John Adams and the Constitutional History of the Medieval British Empire
James
Muldoon
Studies in
Modern History London: Palgrave
Macmillan, 2018 Hardcover. xv + 267 pages. ISBN 978-3319664767. £80
Reviewed by Christopher N. Fritsch Fort Worth, Texas
Often in
our rush to understand the past, we bring a great deal of our present to these
historical studies. The past, then, becomes a reflection of who we are and what
we want the past to be. In the end, we uncover incomplete or inadequate
answers. Searching
for a better answer, James Muldoon fashioned a very understandable, yet complex
question. What did eighteenth-century North American colonists, such as John
Adams, know of the past and how was that past useful in the exposition of
revolutionary ideas and goals? For students of American colonial political,
legal and constitutional thought, this question and work is anything but a road
to nowhere. Most of us acknowledge the development of colonial bicameral
legislatures since 1620, and the incorporation of constitutional amendments
reflective of Magna Carta, both of which are medieval in origin. Additionally,
if you trained as an attorney, as John Adams did, the subject of this work,
this non-university training and later practice demanded broader reading and an
approach to that knowledge which was inherently historical. In this regard,
Adams embarked on his legal education, which brought him into intellectual
contact with a variety of jurists and juridical texts, including Justinian,
Bracton, Fleta, Littleton, and Coke. The past, the last five hundred years of
legal and constitutional development in Great Britain and the continent, was
not an undiscovered country for Adams. In fact, for Adams, the past was both
practical and applicable to his profession and later to his understanding of
British-colonial relations—the politics of revolution. For Muldoon, Adams
trained to be a lawyer and became a historian. The book,
then, is rather straightforward. Muldoon writes to answer his question about
John Adams’s understanding of the past. In order to do this, the author focuses
upon two pre-Revolution works—the Dissertation
on Canon and Feudal Laws and the Novanglus
essays. Through these works, Muldoon looks to answer his main question, but
also address what was important in the developing rift between Great Britain
and the colonies of North America. Here, Muldoon squarely places the
revolutionary impetus towards a conflict regarding constitutional and legal
issues. As Muldoon states, by emphasising Adams and his understanding and
presentation of the past, the book returns “to the approach of the ‘imperial
school’ of American historians—an approach ‘which stressed the continuities
between the medieval and early development of England and the development of
the North American colonies’.” [35] Standard
interpretations of John Adams and the American Revolution view the
eighteenth-century as a pre-modern period.
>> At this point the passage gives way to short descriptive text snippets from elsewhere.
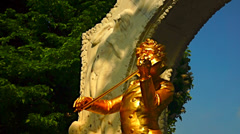 The gilded bronze monument of Johann Strauss II Stock Footage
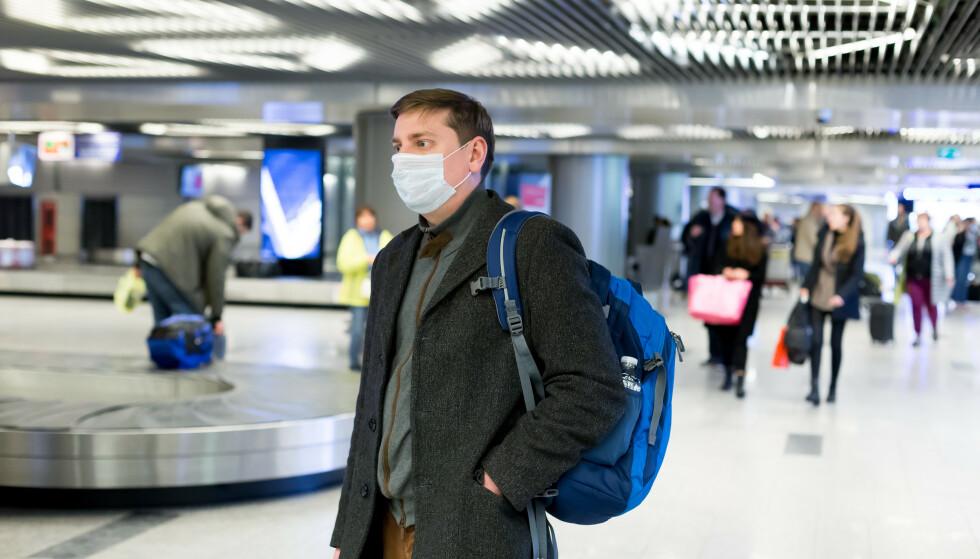 MUNNBIND: Mens Norges smittevernveileder for luftfarten anbefaler å la midtsete stå ledig, kan EU kreve bruk av munnbind på flyreisene. Foto: NTB Scanpix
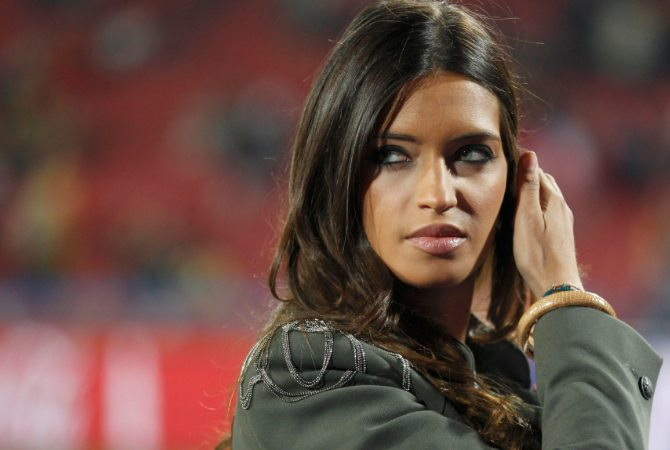 Las 10 mujeres de futbolistas más despampanantes del mundo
Recently, historians interpret the
Founders and the American Revolution through the Enlightenment, moving the
colonies towards “modernity”. Muldoon sets this aside in order to understand
Adams as legal and constitutional historian and how his understanding of the
medieval world shed light on his present day and the impending transatlantic
conflict. Through the Dissertation
and Novanglus, Muldoon sees Adams
writing a history of the British Empire from the twelfth century to the moment
of crisis after the Seven Years’ War. Initially,
Muldoon examines Adams and the Dissertation
on Canon and Feudal Laws. Here, Adams questioned the
origins of rights and the limits upon government. He believed these origins
to be in the England of William the Conqueror. For Adams, the Norman Conquest
brought the establishment of the ‘Norman Yoke’. What
was once a republic, Saxon England, now came under control of invaders, who
corrupted and destroyed the old republic. Since that time, the work to restore
the ancient constitution, the ancient rights against absolutism and arbitrary
government continued. According to Muldoon, ‘Adams
framed his history of the British Empire in terms of a continual struggle
between republican liberty and feudal and ecclesiastical tyranny’
[43]. For Adams, the
struggle between these two points continued, as the contemporary debate focused
upon the passage and implementation of the Stamp Act and the rumour that the
Church of England would send a bishop to America. The Norman yoke remained, and
the fight to secure republican liberties and to limit the power of government
continued. For Adams, this history held a direct impact on the construction of
the eighteenth-century British empire. Muldoon
sees the seriousness of this connection. The author draws us first to Adams’s
seventeenth-century past and then to the Norman conquest of Saxon England. In
this context, conquest created two political conclusions. First, conquest ended
the continual development of freedom and liberty in Saxon England. Secondly,
conquest meant the implementation of the Norman yoke—canon and feudal law. Since
this moment, greater Britain struggled to regain the freedoms lost at Hastings,
while William the Conqueror’s kingly descendants worked to tighten their grip
upon the nation and empire. The
transformation from a nation of ‘free and equal citizens governing themselves
through representative institutions’ to a nation of unyielding monarchs and
landlords made 1066 a critical moment. Since that time, Britons worked
steadfastly to regain rights that were lost and threatened. The conflict held
many key, and sometimes ambivalent, moments. 1215 and the writing of Magna
Carta was an initial stop in regaining lost rights. Henry VIII’s revolution of
the sixteenth century contained a sharp double edge. Henry ended more than four
centuries of ecclesiastical domination from the Papacy, but in so doing, Henry
consolidated church and state power into one personage. From this moment, the
political, constitutional, and theological debate brought monarchs into
conflict over the identity of the nation. What did it mean to be Protestant and
who held the power to determine men’s consciences? Beginning
the Dissertation, Adams quoted
seventeenth-century cleric, John Tillotson. “Ignorance and inconsideration are
the two great causes of the ruin of mankind” [47]. Adams believed that this
spoke to men of all conditions. Ignorance and inconsideration could be both the
ruin of men’s lives and their souls. However, where knowledge and sensibility
occur in man, arbitrary and oppressive government can not. Where the love of
power exists, so too does the love of freedom. Here, Adams connects the Norman
love of power—William’s support of conquest by the Papacy and his creation of
feudal tenures for his friends and supporters (the establishment of the Norman
yoke)—to the Saxon desire for freedom. The struggle against the “yoke”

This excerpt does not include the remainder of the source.